So that's really a big struggle for small businesses. It's had to kind of bifurcate their systems with the processes to, from the one hand, you'll handle only consumer requests from California. Now, on the other hand, that opened up those requests nationwide, which would give them a whole host of other problems, including having to answer requests from people all over the country, which could open up the company to more liability liability than they might want to undertake.
Alex D.: [00:31:15] I'd like to add a couple of points as well. First with regards to the hurdles, one is with regards to the verification process that should occur when the request for information is received. So, let's say your company subject to the California consumer privacy act and you want to do the right thing? You want to provide consumer information to them when they request it. But if you think about it, this could easily be a system that's exploited by hackers, submitting fraudulent data requests posing as California consumers. And so, it-, it's on the company to take the steps to verify that the person requesting their data is who they say they are, and that they're entitled to the data they request. I can't request the data of my buddy from college, but I can request my own data. A parent can request their child's data, but it's important to have that verification process in place. Which is also why you want to have an entire system for receiving and handling a data request in place proactively.
If you, if you're handling them on an, on an ad hoc basis, as they come in, your, your company is not going to be positioned to thoroughly and appropriately handle it. The other thing I wanted to point out is that with regards to hurdles, when the act first started and, and this is one of the tasks, there was a lot of fear about how are small businesses going to deal with all these data requests. You know, it's going to put them that put them out of business. In fact, there are a great deal of companies that are not subject to this act. It's a limited subject, a subset of companies that do business in California and have to meet one of three criteria, either they have gross revenue of 25 million or more per year.
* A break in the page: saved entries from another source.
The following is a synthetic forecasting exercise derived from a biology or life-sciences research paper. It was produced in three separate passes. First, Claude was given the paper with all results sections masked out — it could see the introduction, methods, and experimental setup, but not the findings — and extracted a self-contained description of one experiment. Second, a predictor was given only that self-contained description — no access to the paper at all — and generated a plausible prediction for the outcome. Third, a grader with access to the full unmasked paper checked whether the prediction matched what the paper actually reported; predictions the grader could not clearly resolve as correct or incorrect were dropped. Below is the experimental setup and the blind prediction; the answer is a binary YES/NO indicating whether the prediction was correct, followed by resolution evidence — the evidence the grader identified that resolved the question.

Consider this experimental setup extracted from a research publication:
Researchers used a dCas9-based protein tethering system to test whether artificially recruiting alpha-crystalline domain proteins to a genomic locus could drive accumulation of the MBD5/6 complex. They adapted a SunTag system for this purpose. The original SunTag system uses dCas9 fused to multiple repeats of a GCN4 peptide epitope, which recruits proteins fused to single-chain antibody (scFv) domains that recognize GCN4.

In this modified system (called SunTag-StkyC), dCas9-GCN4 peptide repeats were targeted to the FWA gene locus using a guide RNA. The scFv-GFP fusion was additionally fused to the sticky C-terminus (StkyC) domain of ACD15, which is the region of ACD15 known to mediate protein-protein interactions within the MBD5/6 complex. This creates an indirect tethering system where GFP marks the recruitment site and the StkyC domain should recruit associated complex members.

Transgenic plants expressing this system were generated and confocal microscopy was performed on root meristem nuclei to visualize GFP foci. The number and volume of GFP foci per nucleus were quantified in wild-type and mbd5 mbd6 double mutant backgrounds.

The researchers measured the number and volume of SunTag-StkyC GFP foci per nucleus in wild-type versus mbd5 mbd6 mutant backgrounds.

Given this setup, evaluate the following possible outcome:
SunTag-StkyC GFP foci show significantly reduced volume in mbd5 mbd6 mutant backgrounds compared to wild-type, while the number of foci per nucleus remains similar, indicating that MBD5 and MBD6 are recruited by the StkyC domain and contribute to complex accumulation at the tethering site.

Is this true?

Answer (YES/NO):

They buy, sell, receive or share for commercial purposes, the personal information of 50,000 or more consumers, or they consumers, households or devices I should have said, or they devise 50% or more of their revenue from selling the personal information of California residence. So, there's a great deal of companies that aren't going to meet, that criteria, your, your corner, a cobbler shop, ice cream store, mom and pop shop - they're not going to meet that criteria in all likelihood and will have the burden of having to respond to data requests.
Lisa F.: [00:33:58] Yeah, those are, those are all great points. Thanks for, for sharing those. I wanted to ask you guys about the upcoming enforcement date, which I guess is, is next week. So, regarding the enforcement of the CCPA, starting on July 1st how has that being viewed, given the current state of affairs in, in California and across the United States?
Dan M.: [00:34:23] Well, the attorney general in California had indicated that the pandemic won't stop the July 1st date taking effect. But I think we're likely to see enforcement much in the way the GDPR has been enforced, where initially the enforcement work with, with kind of your bigger companies. I think a GDPR went out to Facebook first and a few other very large companies.
So, I think we're likely to see the same effect happened in California. The rumor is that the California office in charge of with enforcement is not very large. So, his thoughts were a resource problem. So, I think smaller businesses who might not be in compliance yet might still have a little bit of time to, to get into compliance before the attorney general look to them. If there are a significant amount of complaints or really some complaints that doesn't shield them from a private right of action. But in terms of enforcement you know, that might be a bit of a honeymoon period for all, but the largest corporations out there.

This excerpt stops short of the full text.